You are viewing a plain text version of this content. The canonical link for it is here.
Posted to commits@mesos.apache.org by ya...@apache.org on 2016/10/27 21:16:33 UTC

mesos git commit: Avoided CHECK failure with pre-1.0 agents.

Repository: mesos
Updated Branches:
  refs/heads/master f65fee495 -> 713922fcc


Avoided CHECK failure with pre-1.0 agents.

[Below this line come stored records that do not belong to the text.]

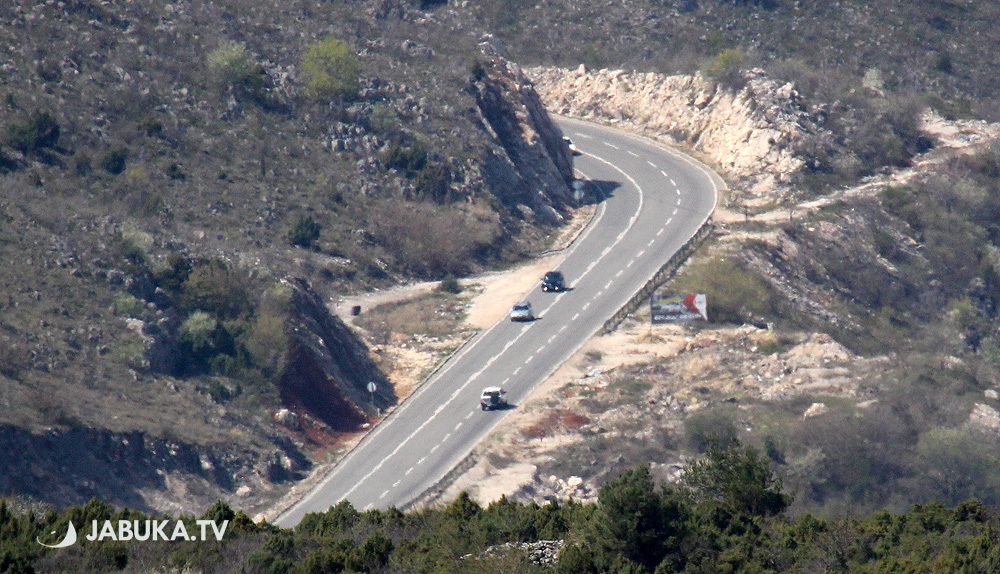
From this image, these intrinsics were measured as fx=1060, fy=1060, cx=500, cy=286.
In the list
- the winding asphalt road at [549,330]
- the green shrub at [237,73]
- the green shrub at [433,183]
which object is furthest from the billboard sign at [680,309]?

We don't guarantee compatibility with pre-1.0 agents. However, since it
is easy to avoid a CHECK failure in the master when an old agent
re-registers, it seems worth doing so.

Review: https://reviews.apache.org/r/53202/


Project: http://git-wip-us.apache.org/repos/asf/mesos/repo
Commit: http://git-wip-us.apache.org/repos/asf/mesos/commit/713922fc
Tree: http://git-wip-us.apache.org/repos/asf/mesos/tree/713922fc
Diff: http://git-wip-us.apache.org/repos/asf/mesos/diff/713922fc

Branch: refs/heads/master
Commit: 713922fcc00c944adb464d9bd78a37db58f9f8a8
Parents: f65fee4
Author: Neil Conway <ne...@gmail.com>
Authored: Thu Oct 27 14:16:01 2016 -0700
Committer: Jiang Yan Xu <xu...@apple.com>
Committed: Thu Oct 27 14:16:01 2016 -0700

----------------------------------------------------------------------
 src/master/master.cpp | 23 +++++++++++++++++------
 1 file changed, 17 insertions(+), 6 deletions(-)
----------------------------------------------------------------------


http://git-wip-us.apache.org/repos/asf/mesos/blob/713922fc/src/master/master.cpp
----------------------------------------------------------------------
diff --git a/src/master/master.cpp b/src/master/master.cpp
index 8692726..013bb59 100644
--- a/src/master/master.cpp
+++ b/src/master/master.cpp
@@ -6039,18 +6039,29 @@ void Master::_markUnreachable(
     // its FrameworkInfo will be in the `recovered` collection. Note that
     // if the master knows about a task, its FrameworkInfo must appear in
     // either the `registered` or `recovered` collections.
-    FrameworkInfo frameworkInfo;
+    //
+    // NOTE: If the framework is only running tasks on pre-1.0 agents
+    // and the framework hasn't yet re-registered, its FrameworkInfo
+    // will not appear in `recovered`. We can't accurately determine
+    // whether the framework is partition-aware; we assume it is NOT
+    // partition-aware, since using TASK_LOST ensures compatibility
+    // with the previous (and default) Mesos behavior.
+    Option<FrameworkInfo> frameworkInfo;
 
-    if (framework == nullptr) {
-      CHECK(frameworks.recovered.contains(frameworkId));
+    if (framework != nullptr) {
+      frameworkInfo = framework->info;
+    } else if (frameworks.recovered.contains(frameworkId)) {
       frameworkInfo = frameworks.recovered[frameworkId];
     } else {
-      frameworkInfo = framework->info;
+      LOG(WARNING) << "Unable to determine if framework " << frameworkId
+                   << " is partition-aware, because the cluster contains"
+                   << " agents running an old version of Mesos; upgrading"
+                   << " the agents to Mesos 1.0 or later is recommended";
     }
 
     TaskState newTaskState = TASK_UNREACHABLE;
-    if (!protobuf::frameworkHasCapability(
-            frameworkInfo, FrameworkInfo::Capability::PARTITION_AWARE)) {
+    if (frameworkInfo.isNone() || !protobuf::frameworkHasCapability(
+            frameworkInfo.get(), FrameworkInfo::Capability::PARTITION_AWARE)) {
       newTaskState = TASK_LOST;
     }